Au ryhtme de nos plus incoercibles pulsions

Depuis le début
                                    

- Qu'est-ce que tu fais ?

La sulfureuse voix de Vicenzo s'immisce dans mes oreilles alors que je sens sa main survoler mes épaules. Il saisit un siège situé à ma table et le colle au mien avant d'y asseoir. En guettant l'extérieur de la bibliothèque, je remarque que ses deux toutous l'attendent sagement de l'autre côté des grandes portes. Je ne l'ai pas entendu ni vu s'approcher de moi et ce manque d'attention m'exaspère.

- Putain qu'est-ce que tu me veux encore ? éructé-je sur ton froid, profondément agacée par sa présence.

En temps normal, je ne devrais pas m'énerver en l'apercevant car nous sommes des "alliés". Afin de parvenir à mes fins, des concessions s'imposent. Mon malaise doit être relégué en second plan si je veux en finir.

- Calmati la, mia tigre

"Calme toi, ma tigresse"

Les rayons solaires frappent directement dans ses prunelles sombres et malgré leur opacité caractérisée, j'arrive à y entrevoir des tâches très claires. Il porte donc des lentilles pour cacher la couleur de ses yeux. Généralement, les gens portent des lentilles pour donner plus de couleurs à leurs prunelles ; lui il préfère dissimuler les siennes. Je retire son bras du mien d'un geste sec et réouvre mon livre, oubliant temporairement la présence de Vicenzo à mes côtés. Silencieusement, il m'observe, de son visage barré de cicatrices. Il est si proche de moi que son parfum emplit complètement mes poumons. Inexplicablement, sa respiration se synchronise à la mienne et dans cette partie calme de la bibliothèque, je décompte les secondes avant l'échéance. Sans détourner yeux du roman, je le vois passer son index sur ses lèvres pulpeuses.

- Tu comptes m'ignorer plus longtemps ? J'ai tenté de te joindre et je t'ai laissé des messages ce week-end mais aucune réponse de ta part.

Je ne lui répond pas et me contente de tourner une page de mon livre en silence.
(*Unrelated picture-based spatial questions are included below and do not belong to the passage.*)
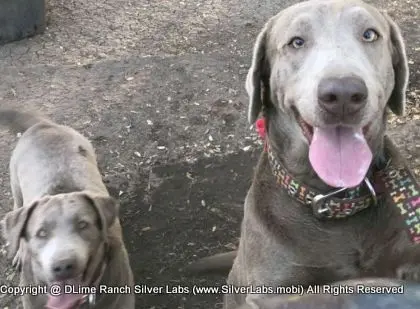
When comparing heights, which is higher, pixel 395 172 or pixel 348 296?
pixel 348 296

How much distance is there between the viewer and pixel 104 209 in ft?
11.1

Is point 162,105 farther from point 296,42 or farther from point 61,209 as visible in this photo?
point 296,42

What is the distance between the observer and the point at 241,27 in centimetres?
635

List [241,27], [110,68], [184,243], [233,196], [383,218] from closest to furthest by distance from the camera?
[383,218] < [184,243] < [233,196] < [110,68] < [241,27]

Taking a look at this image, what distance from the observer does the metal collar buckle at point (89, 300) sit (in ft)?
10.9

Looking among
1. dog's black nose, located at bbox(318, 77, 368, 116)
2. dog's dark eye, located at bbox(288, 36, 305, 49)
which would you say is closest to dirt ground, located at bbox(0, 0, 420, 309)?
dog's dark eye, located at bbox(288, 36, 305, 49)

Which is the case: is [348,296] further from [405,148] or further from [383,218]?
[405,148]

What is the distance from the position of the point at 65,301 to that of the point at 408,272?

Qu'est-ce qui me convaincrai de lui parler ? Il passe ton temps à tout bousiller sur ton sillage.

- J'étais à un fil de débarquer chez toi.

- Tu te croies dans un film ou quoi ? Il suffit que tu souhaites me parler pour que j'en ai aussi envie c'est ça ? N'importe quoi.

Vicenzo saisit abruptement mon bras et me retourne face à lui en une fraction de seconde. Ses pupilles, toujours aussi sombres me transcendent et m'imposent plus de retenue à elle seules. La situation serait-elle identique s'il ne portait pas de lentilles de contact ? Je n'en sais rien et je m'en fiche éperdument. Ce garçon veut tout foutre en l'air.

- Nous avons beau être des « associés » je ne te permets pas de réagir de cette façon avec moi, crachais-je amèrement sans cesser de le dévisager.

Bonté divine ! Qu'est-ce qui me prend ? D'où je tire ce courage à deux balles ? Intérieurement, je suis morte de peur. Pourtant je n'arrête pas de lui tenir tête, à en risquer ma place dans la sélection. La vitesse à laquelle je peux passer de l'indifférence à l'appréhension est étonnante : j'en suis la première surprise.
Il me toise, ou plus précisément m'assassine du regard. Ce n'est pas inhabituel mais la sensation qui en découle est toujours aussi glaçante : Vicenzo inspire la peur. Vicenzo me fait peur.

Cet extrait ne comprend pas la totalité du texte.